>> START Given passage
Cat-herding, plate-spinning, hurtling towards hurdles, swimming through treacle… It’s an exciting time getting this programme up and running!
It’s a big, complex programme with a swathe of uncertainties to address. That’s challenging enough, but this one sits in a high-profile, highly-politicised environment. It’s my contention that ‘big society’ would be a fascinating and fruitful policy debate in any era but in a time of divisive and deeply wounding public and voluntary sector cuts, it is hard to have a ‘clean debate’ about the potential. But we have to try…
I want to answer a few of the questions and comments emerging so far:
- Transparency – Locality’s bid, submitted on 23rd December 2010, is available here and the holding pages at www.dta.org.uk/communityorganising include information about the bid partners. We will be as open as we can throughout the development and delivery of the programme without causing confusion or exhausting our energies on ‘comms’ to the detriment of implementation.
- Track record – some people have criticised the award of the role of national partner to ‘a new organisation’. That is simply a misunderstanding – Locality is the new name for the merger of the Development Trusts Association (established 1992) and bassac (established 1920) both long-standing independent networks of grassroots community-led organisations. Members of both networks voted overwhelmingly (96%) in favour of merger. Locality’s board and staff team have been drawn from the experienced people who led each of those organisations. Both have experience of initiating and delivering substantial programmes with a wide range of funders and both are resilient, enterprising organisations that practice what they preach.
- Some have said decisions are being made ‘top down’. Certainly being interviewed by ministers shows decision-making from the top, but Locality is a member-led organisation and ‘bottom-up’ is a concept that runs through our veins. Development and delivery of the programme has been and will be organic, growing from the ground rather than rained down from above. Our ‘hosted’ approach to the community organisers programme roots it in existing organisations, but will also encourage challenge and new thinking within those organisations. In the few weeks before Christmas we worked with our dispersed nationwide staff team to quickly identify ten ‘kickstarters’. These are dynamic organisations in diverse places who will hit the ground running to help shape the programme and act as pioneers and guinea pigs for this innovative approach, so that we can then open out a streamlined programme to hundreds of further hosts. We were delighted by the response and even before the bid went in we had a growing reserve list, as well as relationships with our network partners – Voice4Change England, Church Urban Fund, Faith-based Regeneration Network and Urban Forum – who are linking us to hosts who can reach more specifically into communities of interest and identity. Some have complained there are not enough rural kickstarters – but three out of ten ain’t bad (including Keystone, England’s largest rural development trust covering Norfolk/Suffolk/Cambridgeshire, Kirkgate Arts in Cockermouth, Cumbria, and Penwith community development trust in Cornwall).
>> END Given passage
**Task directions:**
Write the next part of the post about Locality's community organisers programme, picking up after its final sentence. The data that follows can be left aside.
>> START Provided data
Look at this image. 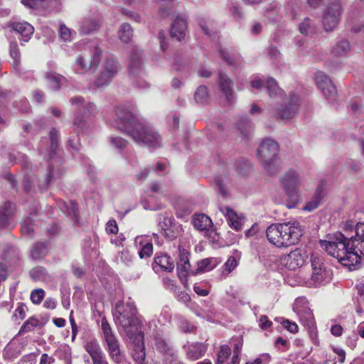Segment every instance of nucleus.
>> END Provided data
**Reply to the task:**
- Will organisers be a ‘platoon of bureaucrats’ (Daily Mail), ‘bossyboots’ (twitter) or government messengers? No. Community organising is not about sending any message or bossing people about and it’s certainly not a bureaucratic pursuit. It starts with listening. 29% of people in England do not feel that anyone listens to their opinion. Organising starts where people are; it starts with listening and focuses on people engaging together to work out what matters ‘the generative themes’ that motivate people to act in their own collective interest. This is not ‘capacity-building’ that trains people to interact within the culture of the powerful but often fails to motivate them to do so. This is Freire’s consciousness-raising which draws people out of the ‘culture of silence’ to take on the challenge of the ‘untested feasibility’, the possibility of a different world. . It aims to convert the generalised ‘bad scene’ that so many people live with into a series of specific issues that they can take action to change. Once people have identified and understood the problem, they make a choice about the action to take. If they need to change the powerful, Alinksy’s techniques are a huge help. If they want to take collective entrepreneurial action they can draw on Santos de Morais (who took Freire’s critical awareness another level to describe entrepreneurial awareness). In most cases you’d want both types of action. We draw inspiration from these thinkers but we are tasked with nurturing an indigenous 21st century English community organising movement.
- Who will train the organisers? Locality is working in close partnership with Regenerate who will lead the training process as well as directly hosting 60 organisers during the life of the programme. Regenerate will begin with an intense train the trainers introduction. Those trainers will return for the main training for transformation course, joined by potential COs from each of the 10 Kickstarters. This first cohort of senior COs will be the pioneers for the programme, including identifying and supporting mid-level COs to mobilise local networks. The process will cascade as new hosts are involved and new COs identified. The National Communities Resource Centre at Trafford Hall will manage the trainer network. Accreditation will be developed with support from the Open College Network Yorkshire & Humber region and ongoing progression routes identified through our academic partners. The details and logistics of this process are under development during this early phase.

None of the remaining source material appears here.